Une alliance franco-russe basée sur des données semblables eût-elle paru acceptable à la Russie ? Cela n’est pas douteux. Il suffit de jeter les yeux sur la carte pour comprendre ce que serait Constantinople aux mains de la Russie. Pour Constantinople, Alexandre laissait l’Europe à Napoléon ; et Napoléon ferma l’oreille à d’aussi brillantes avances, jugeant d’un prix inestimable la possession du Bosphore ![3]

D’un autre côté, l’alliance franco-russe appelait l’accession de la Prusse ; et en abandonnant à la Prusse une part des dépouilles de l’Autriche, nous étions autorisés à revendiquer la ligne du Rhin, en même temps que nous secondions le mouvement qui pousse l’Allemagne vers l’unité et tend à lui donner Berlin pour capitale.

* Votre objectif: Selon le bloc de texte, qu'étions-nous autorisés à revendiquer en abandonnant à la Prusse une part des dépouilles de l'Autriche ?

* Données extraites:
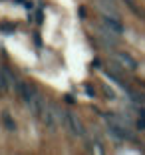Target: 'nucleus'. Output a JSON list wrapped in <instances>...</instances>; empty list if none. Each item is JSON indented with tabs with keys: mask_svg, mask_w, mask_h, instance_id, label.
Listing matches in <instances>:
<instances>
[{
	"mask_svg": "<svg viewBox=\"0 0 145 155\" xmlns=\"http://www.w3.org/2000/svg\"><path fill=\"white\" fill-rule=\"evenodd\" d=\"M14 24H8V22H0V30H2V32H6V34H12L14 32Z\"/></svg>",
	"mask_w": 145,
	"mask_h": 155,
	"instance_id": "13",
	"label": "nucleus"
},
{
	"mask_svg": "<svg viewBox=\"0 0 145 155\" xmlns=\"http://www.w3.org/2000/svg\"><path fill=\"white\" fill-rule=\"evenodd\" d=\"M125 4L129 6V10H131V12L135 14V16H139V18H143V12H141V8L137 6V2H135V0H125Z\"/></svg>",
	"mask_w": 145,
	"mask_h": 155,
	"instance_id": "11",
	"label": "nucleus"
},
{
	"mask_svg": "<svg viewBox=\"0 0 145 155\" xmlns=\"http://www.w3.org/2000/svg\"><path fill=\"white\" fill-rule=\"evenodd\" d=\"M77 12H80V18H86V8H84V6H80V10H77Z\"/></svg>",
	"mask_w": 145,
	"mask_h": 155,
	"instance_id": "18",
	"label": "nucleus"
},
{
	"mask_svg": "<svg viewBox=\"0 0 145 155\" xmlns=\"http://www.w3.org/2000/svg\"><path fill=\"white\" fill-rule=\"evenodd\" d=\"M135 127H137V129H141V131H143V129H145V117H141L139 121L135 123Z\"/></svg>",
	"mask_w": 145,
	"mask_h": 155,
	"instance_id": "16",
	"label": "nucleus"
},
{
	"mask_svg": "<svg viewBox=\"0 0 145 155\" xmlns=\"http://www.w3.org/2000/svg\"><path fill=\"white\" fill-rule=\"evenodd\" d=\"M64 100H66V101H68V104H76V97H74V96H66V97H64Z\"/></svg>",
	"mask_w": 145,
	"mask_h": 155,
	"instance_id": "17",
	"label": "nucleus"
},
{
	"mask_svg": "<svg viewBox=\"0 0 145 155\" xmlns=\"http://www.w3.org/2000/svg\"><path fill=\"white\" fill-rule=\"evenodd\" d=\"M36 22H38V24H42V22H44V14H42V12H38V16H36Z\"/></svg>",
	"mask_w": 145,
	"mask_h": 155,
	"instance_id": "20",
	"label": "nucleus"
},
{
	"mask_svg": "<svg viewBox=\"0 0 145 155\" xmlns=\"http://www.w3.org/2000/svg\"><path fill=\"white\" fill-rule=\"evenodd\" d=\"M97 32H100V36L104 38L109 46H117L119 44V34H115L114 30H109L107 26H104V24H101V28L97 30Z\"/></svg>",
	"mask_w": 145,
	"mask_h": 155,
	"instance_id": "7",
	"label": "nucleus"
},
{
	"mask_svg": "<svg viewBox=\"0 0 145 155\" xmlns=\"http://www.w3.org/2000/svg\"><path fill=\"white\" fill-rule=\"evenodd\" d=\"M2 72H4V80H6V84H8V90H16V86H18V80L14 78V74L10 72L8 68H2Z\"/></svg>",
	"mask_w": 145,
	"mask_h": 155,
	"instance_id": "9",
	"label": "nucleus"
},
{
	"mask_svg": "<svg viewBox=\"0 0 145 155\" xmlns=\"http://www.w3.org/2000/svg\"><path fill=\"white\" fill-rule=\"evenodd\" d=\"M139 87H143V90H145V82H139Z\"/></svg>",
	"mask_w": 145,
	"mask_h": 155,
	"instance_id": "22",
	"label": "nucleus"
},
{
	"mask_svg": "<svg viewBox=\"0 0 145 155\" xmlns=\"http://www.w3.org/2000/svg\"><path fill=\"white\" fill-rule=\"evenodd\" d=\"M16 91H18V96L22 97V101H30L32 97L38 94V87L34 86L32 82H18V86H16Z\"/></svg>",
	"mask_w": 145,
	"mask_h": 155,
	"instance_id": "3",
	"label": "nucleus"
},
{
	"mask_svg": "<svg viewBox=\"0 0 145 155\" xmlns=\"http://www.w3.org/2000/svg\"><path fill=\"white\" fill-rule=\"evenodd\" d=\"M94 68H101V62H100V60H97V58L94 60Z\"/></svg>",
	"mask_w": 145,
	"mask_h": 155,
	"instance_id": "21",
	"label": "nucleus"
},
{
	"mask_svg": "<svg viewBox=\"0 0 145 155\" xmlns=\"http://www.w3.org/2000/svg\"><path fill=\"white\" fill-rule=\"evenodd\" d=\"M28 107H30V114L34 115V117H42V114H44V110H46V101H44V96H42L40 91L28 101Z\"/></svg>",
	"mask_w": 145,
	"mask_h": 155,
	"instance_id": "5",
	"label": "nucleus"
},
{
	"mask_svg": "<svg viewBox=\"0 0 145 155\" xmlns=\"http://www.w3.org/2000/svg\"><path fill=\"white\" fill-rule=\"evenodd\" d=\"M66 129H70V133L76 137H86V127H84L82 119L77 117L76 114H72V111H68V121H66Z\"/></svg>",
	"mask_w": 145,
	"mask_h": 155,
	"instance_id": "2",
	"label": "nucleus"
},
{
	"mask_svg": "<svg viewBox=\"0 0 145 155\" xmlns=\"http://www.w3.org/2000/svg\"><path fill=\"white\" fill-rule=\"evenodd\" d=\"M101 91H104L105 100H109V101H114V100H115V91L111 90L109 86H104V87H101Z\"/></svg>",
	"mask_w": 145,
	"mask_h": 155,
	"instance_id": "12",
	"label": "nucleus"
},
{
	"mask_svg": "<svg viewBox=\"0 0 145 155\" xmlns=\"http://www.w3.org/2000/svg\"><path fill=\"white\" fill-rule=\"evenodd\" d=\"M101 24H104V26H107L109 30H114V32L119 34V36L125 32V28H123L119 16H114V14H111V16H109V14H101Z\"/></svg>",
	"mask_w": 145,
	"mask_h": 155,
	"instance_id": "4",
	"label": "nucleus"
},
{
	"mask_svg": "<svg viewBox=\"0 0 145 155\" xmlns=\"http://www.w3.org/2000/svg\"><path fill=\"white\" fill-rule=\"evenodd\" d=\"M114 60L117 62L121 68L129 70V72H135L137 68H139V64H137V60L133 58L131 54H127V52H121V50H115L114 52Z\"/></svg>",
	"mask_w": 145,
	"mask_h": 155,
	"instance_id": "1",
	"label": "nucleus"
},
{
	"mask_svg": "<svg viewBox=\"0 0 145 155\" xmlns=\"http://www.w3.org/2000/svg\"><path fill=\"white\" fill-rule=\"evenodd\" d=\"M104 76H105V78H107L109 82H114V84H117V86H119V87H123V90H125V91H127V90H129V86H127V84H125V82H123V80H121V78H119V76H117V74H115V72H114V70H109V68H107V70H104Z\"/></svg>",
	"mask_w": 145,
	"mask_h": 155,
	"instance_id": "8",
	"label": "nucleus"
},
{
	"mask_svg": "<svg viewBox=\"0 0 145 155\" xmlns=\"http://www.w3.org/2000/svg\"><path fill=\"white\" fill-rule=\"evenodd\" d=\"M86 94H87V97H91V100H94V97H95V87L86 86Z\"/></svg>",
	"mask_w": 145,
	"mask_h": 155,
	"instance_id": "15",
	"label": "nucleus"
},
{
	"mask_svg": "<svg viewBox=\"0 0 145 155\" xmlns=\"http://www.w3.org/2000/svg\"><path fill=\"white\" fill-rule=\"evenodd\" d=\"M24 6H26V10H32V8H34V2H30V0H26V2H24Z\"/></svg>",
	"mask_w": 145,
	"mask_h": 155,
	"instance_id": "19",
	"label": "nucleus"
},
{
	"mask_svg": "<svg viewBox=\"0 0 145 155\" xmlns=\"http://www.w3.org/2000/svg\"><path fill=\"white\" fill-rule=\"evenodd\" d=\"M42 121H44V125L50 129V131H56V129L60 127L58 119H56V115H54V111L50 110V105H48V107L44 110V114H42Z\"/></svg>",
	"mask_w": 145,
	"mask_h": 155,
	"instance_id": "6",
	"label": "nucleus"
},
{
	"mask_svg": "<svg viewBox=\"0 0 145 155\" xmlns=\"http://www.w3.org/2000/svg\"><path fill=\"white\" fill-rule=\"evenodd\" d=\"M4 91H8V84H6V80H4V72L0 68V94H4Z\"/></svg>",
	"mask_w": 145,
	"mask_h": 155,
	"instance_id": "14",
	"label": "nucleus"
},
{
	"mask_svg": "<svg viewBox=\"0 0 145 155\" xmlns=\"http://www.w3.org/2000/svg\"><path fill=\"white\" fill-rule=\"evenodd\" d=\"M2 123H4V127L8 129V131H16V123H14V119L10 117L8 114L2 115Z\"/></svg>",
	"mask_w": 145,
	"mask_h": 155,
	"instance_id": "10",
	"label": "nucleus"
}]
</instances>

---

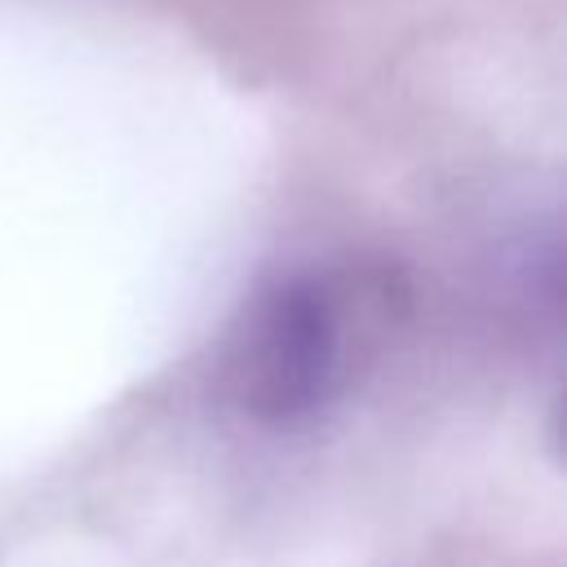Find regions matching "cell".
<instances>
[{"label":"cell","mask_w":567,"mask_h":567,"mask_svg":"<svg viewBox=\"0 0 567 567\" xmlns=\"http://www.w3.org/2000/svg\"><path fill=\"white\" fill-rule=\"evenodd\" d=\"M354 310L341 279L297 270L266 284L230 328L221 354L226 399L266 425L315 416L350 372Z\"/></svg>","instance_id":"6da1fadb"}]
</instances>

* Résultat: La ligne du Rhin.